Subject: Re: RFC: Device power management
To: Daniel Carosone <dan@geek.com.au>
From: Steven M. Bellovin <smb@cs.columbia.edu>
List: tech-kern
Date: 07/16/2007 22:17:23
On Tue, 17 Jul 2007 10:00:43 +1000
Daniel Carosone <dan@geek.com.au> wrote:

> On Mon, Jul 16, 2007 at 10:45:33AM -0400, Steven M. Bellovin wrote:
> > Disk drives can require a few seconds to spin up before they're
> > ready; some component (I'm not sure which) is going to need to be
> > cognizant of that delay.
> 
> This already pretty much works with the disk drivers we have, mostly
> by having long-enough timeouts for disk requests, though you're right
> that the pm framework will also need to tolerate these delays. 
> 
> There's another more significant wrinkle with disks, looking a little
> further ahead than the present work. Knowing when a disk is spun down,
> there would be a class of requests which we leave deferred in the
> queue and not issue to the device, until some higher-priority request
> requires the disk to be spun up.
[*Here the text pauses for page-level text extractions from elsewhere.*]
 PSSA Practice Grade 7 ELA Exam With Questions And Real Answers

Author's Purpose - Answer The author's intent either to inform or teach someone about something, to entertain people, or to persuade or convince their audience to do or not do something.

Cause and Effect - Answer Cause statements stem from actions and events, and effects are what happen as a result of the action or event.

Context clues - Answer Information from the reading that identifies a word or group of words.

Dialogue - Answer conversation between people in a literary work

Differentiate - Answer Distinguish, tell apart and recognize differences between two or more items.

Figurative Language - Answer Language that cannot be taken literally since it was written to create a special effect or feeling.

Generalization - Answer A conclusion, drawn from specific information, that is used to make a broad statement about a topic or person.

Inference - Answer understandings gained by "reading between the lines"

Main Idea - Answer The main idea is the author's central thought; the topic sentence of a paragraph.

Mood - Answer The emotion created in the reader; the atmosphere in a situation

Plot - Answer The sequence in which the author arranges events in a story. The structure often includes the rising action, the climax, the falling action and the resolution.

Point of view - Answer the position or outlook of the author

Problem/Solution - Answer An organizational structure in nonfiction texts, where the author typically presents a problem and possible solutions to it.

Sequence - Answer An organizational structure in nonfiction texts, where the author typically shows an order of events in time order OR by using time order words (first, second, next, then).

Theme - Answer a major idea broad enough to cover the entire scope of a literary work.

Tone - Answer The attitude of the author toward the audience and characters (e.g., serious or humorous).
Then, knowing that the device is spun
> up, we want to clear that backlog from the queue. Finally, and this is
> the more intricate bit, we need to determine when to start holding
> back those requests again even though the disk is spun up, because we
> want to give it a chance to go idle and spin down (even though such
> requests might be coming constantly).
> 
> The classic example is atime updates, which we currently hold back
> indefinitely in the filesystem, but there are others.  I can imagine
> the case for a new flag to open(2), kind of the reverse of O_DSYNC,
> which causes data updates to be flushed at that lower priority, and/or
> held back in the filesystem/uvm until the disk is spinning (to keep
> the queue shorter and avoid long-term locks). 
> 
> We have the beginnings of the infrastructure for this in the priocscan
> work, but we need to identify which other requests (mostly writes)
> fall into the new priority class.  There should also be callbacks into
> the filesystem and syncer to say "now is your opportunity to issue
> background writes", like clearing atimes/dirty vnodes and lazy-sync
> data, before the disk spins down.
> 
> Somewhat in parallel with this, I'd love to see the ability to set the
> io priority level on a per-process basis, something like linux's
> "ionice", shifting the priority slot where io's issued for certain
> processes land.
> 
Right -- Linux does something like this.  When in battery mode, certain
disk writes are just queued.  However, once the disk is spun up,
everything is flushed.


		--Steve Bellovin, http://www.cs.columbia.edu/~smb